## DOCUMENTO
O lançamento da nova série Twin Peaks (2017), de David Lynch, inspirou a programação de dois filmes do autor no cinema do IMS Rio, em cópias especiais trazidas da França: Eraserhead, seu primeiro longa, que acaba de ser disponibilizado para distribuição após restauro em 4K, e Twin Peaks: Os últimos dias de Laura Palmer. Os filmes serão exibidos nos dias 15, 22 e 23.
David Lynch começou a carreira artística como pintor. No documentário David Lynch: A vida de um artista (2016), ele diz que enveredou para o cinema atraído pelas possibilidades de uma “tela com movimento e som”. Em um artigo de 7 de maio de 1990 da New York Magazine, há uma citação de Lynch sobre sua série de televisão Twin Peaks (1990-1991), exibida pela ABC: “Se você pode falar sobre o assunto, você não está usando o cinema.” Até então o diretor era conhecido por filmes como Eraserhead (1978), O Homem Elefante (1980), Duna (1984) e Veludo azul (1986), e a série foi um caso raro de sucesso de audiência que mantinha todas as características “cult” que marcavam os filmes, todas as idiossincrasias de Lynch, ainda que dosadas pelo coprodutor Mark Frost.

## TAREFAS PROPOSTAS
1. Atualize o trecho do texto sobre David Lynch entre "O lançamento da" e "15, 22 e 23.", inclusive, substituindo "IMS Rio" por "IMS Paulista".
2. Formate todas as linhas dos dados do exercício como uma lista numerada, sem as linhas em branco. Deixe as imagens de fora da resposta.

## DADOS DO EXERCÍCIO
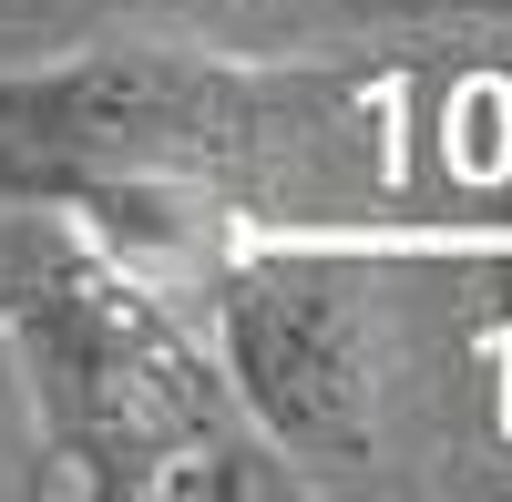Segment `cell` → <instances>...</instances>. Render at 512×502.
Listing matches in <instances>:
<instances>
[{"instance_id":"2","label":"cell","mask_w":512,"mask_h":502,"mask_svg":"<svg viewBox=\"0 0 512 502\" xmlns=\"http://www.w3.org/2000/svg\"><path fill=\"white\" fill-rule=\"evenodd\" d=\"M328 134V82H267L175 52H93L0 82V205H82L93 185L256 175Z\"/></svg>"},{"instance_id":"1","label":"cell","mask_w":512,"mask_h":502,"mask_svg":"<svg viewBox=\"0 0 512 502\" xmlns=\"http://www.w3.org/2000/svg\"><path fill=\"white\" fill-rule=\"evenodd\" d=\"M0 308L41 441L93 492H256L246 410L226 369H205L144 267H123L93 226L21 216L0 236Z\"/></svg>"},{"instance_id":"3","label":"cell","mask_w":512,"mask_h":502,"mask_svg":"<svg viewBox=\"0 0 512 502\" xmlns=\"http://www.w3.org/2000/svg\"><path fill=\"white\" fill-rule=\"evenodd\" d=\"M216 369L246 431L297 462H369L400 390L390 298L338 257H256L216 277Z\"/></svg>"}]
</instances>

## RESPOSTAS DOS EXERCÍCIOS
1.
O lançamento da nova série Twin Peaks (2017), de David Lynch, inspirou a programação de dois filmes do autor no cinema do IMS Paulista, em cópias especiais trazidas da França: Eraserhead, seu primeiro longa, que acaba de ser disponibilizado para distribuição após restauro em 4K, e Twin Peaks: Os últimos dias de Laura Palmer. Os filmes serão exibidos nos dias 15, 22 e 23.

2.
1. Segment `cell` → <instances>...</instances>. Render at 512×502.
2. Listing matches in <instances>:
3. <instances>
4. [{"instance_id":"2","label":"cell","mask_w":512,"mask_h":502,"mask_svg":"<svg viewBox=\"0 0 512 502\" xmlns=\"http://www.w3.org/2000/svg\"><path fill=\"white\" fill-rule=\"evenodd\" d=\"M328 134V82H267L175 52H93L0 82V205H82L93 185L256 175Z\"/></svg>"},{"instance_id":"1","label":"cell","mask_w":512,"mask_h":502,"mask_svg":"<svg viewBox=\"0 0 512 502\" xmlns=\"http://www.w3.org/2000/svg\"><path fill=\"white\" fill-rule=\"evenodd\" d=\"M0 308L41 441L93 492H256L246 410L226 369H205L144 267H123L93 226L21 216L0 236Z\"/></svg>"},{"instance_id":"3","label":"cell","mask_w":512,"mask_h":502,"mask_svg":"<svg viewBox=\"0 0 512 502\" xmlns=\"http://www.w3.org/2000/svg\"><path fill=\"white\" fill-rule=\"evenodd\" d=\"M216 369L246 431L297 462H369L400 390L390 298L338 257H256L216 277Z\"/></svg>"}]
5. </instances>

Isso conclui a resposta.